[Stored items]
-*-
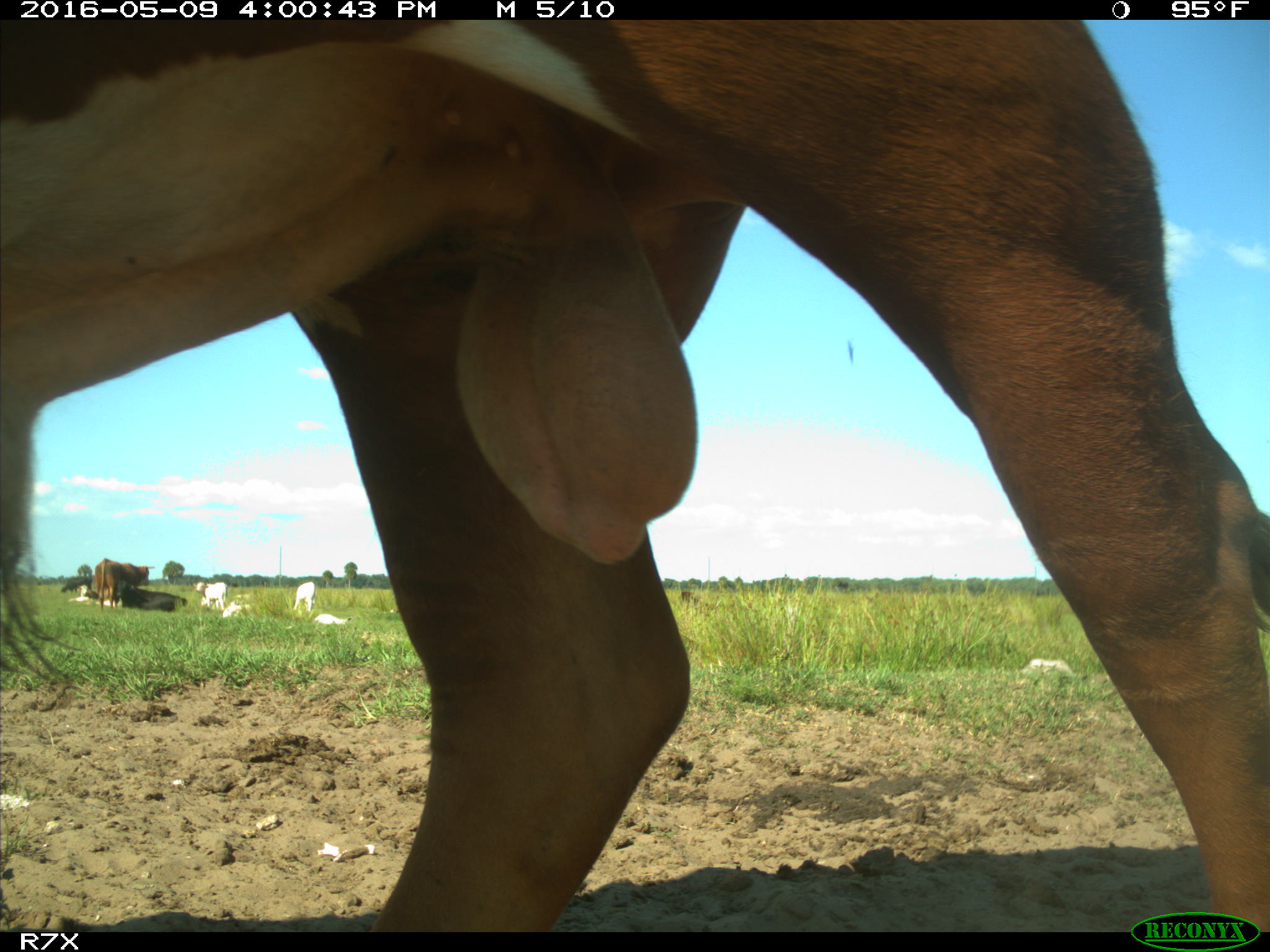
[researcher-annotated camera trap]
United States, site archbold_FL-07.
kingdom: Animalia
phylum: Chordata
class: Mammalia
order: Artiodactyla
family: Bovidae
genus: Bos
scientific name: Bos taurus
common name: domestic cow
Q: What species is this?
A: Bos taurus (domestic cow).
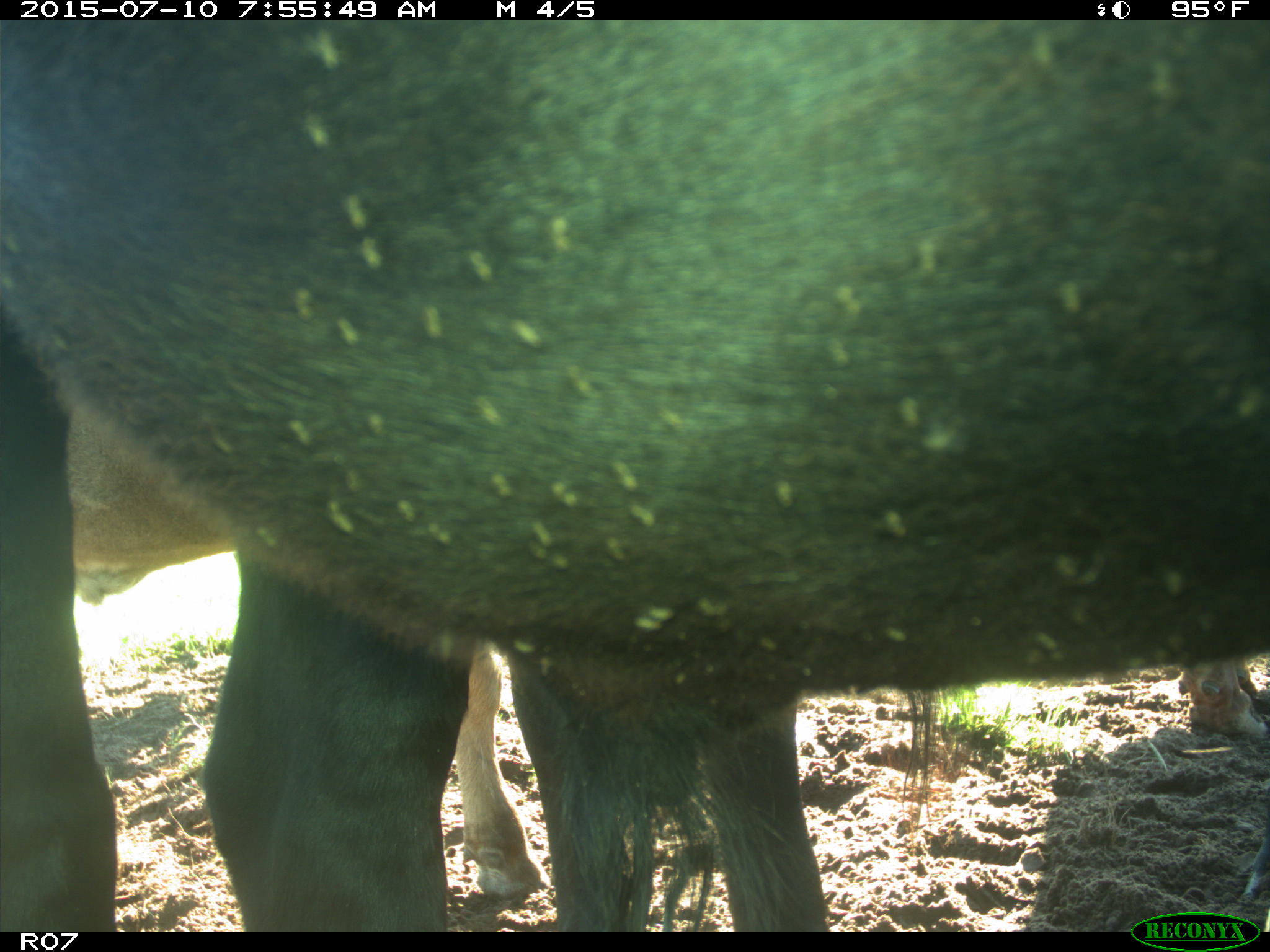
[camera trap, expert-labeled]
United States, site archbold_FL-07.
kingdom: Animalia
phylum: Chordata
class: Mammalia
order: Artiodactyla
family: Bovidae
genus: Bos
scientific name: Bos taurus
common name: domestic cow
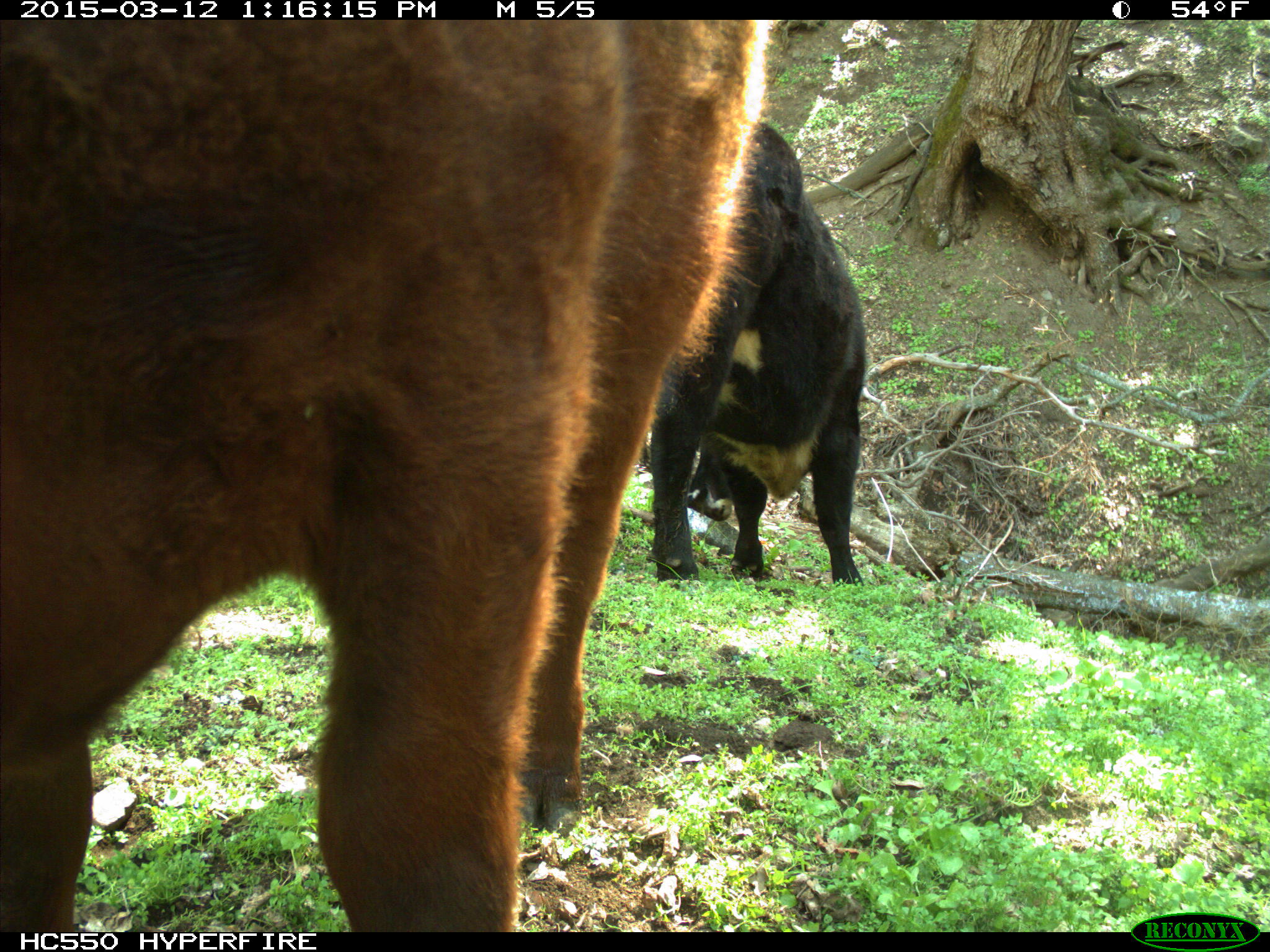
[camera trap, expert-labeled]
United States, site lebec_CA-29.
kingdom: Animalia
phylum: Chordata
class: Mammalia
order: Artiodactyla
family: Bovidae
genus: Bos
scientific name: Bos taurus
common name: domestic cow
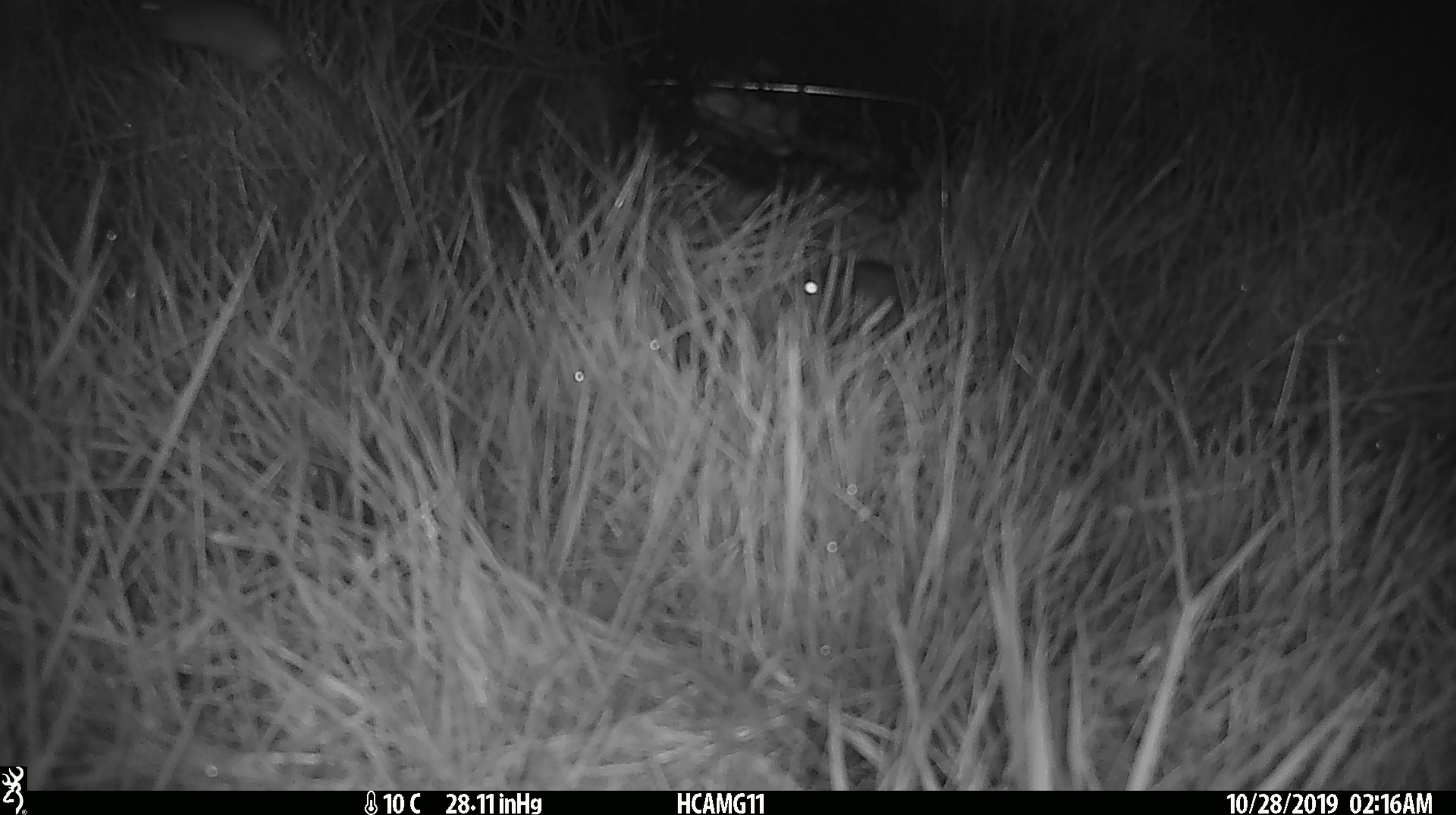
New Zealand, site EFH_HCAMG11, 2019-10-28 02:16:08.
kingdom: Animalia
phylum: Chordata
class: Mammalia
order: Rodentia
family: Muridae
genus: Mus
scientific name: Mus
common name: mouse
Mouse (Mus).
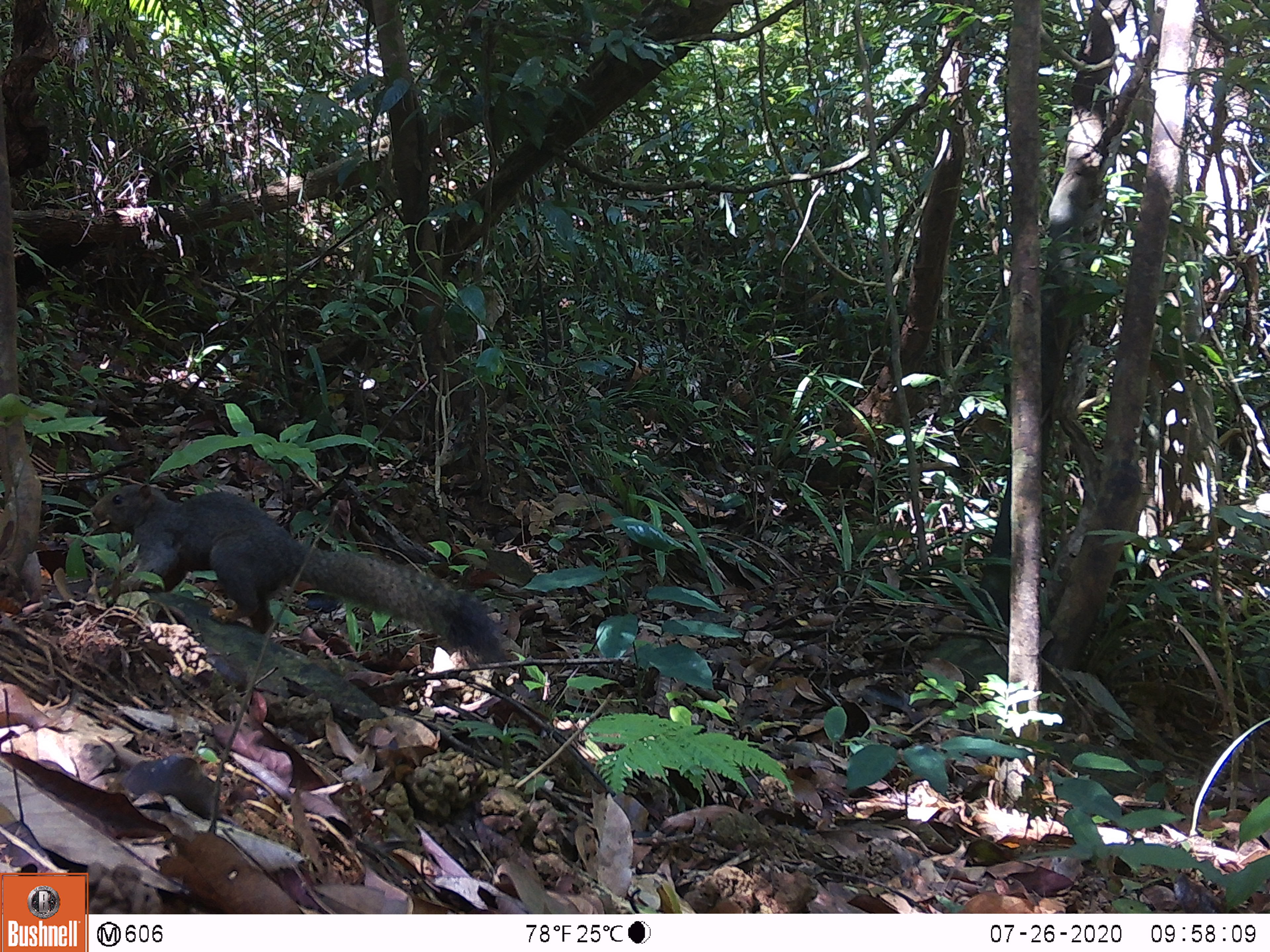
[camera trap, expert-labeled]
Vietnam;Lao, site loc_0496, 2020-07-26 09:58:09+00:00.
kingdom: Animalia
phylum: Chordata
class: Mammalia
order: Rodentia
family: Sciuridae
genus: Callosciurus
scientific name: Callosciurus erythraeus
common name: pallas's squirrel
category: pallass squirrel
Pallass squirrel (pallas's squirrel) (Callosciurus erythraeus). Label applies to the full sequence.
-*-
◆ **WHAT IS NEEDED**
All of the data should come back exactly as written, but without pictures.

◆ **THE COMPLETED TASK**
[researcher-annotated camera trap]
United States, site archbold_FL-07.
kingdom: Animalia
phylum: Chordata
class: Mammalia
order: Artiodactyla
family: Bovidae
genus: Bos
scientific name: Bos taurus
common name: domestic cow
Q: What species is this?
A: Bos taurus (domestic cow).
[camera trap, expert-labeled]
United States, site archbold_FL-07.
kingdom: Animalia
phylum: Chordata
class: Mammalia
order: Artiodactyla
family: Bovidae
genus: Bos
scientific name: Bos taurus
common name: domestic cow
[camera trap, expert-labeled]
United States, site lebec_CA-29.
kingdom: Animalia
phylum: Chordata
class: Mammalia
order: Artiodactyla
family: Bovidae
genus: Bos
scientific name: Bos taurus
common name: domestic cow
New Zealand, site EFH_HCAMG11, 2019-10-28 02:16:08.
kingdom: Animalia
phylum: Chordata
class: Mammalia
order: Rodentia
family: Muridae
genus: Mus
scientific name: Mus
common name: mouse
Mouse (Mus).
[camera trap, expert-labeled]
Vietnam;Lao, site loc_0496, 2020-07-26 09:58:09+00:00.
kingdom: Animalia
phylum: Chordata
class: Mammalia
order: Rodentia
family: Sciuridae
genus: Callosciurus
scientific name: Callosciurus erythraeus
common name: pallas's squirrel
category: pallass squirrel
Pallass squirrel (pallas's squirrel) (Callosciurus erythraeus). Label applies to the full sequence.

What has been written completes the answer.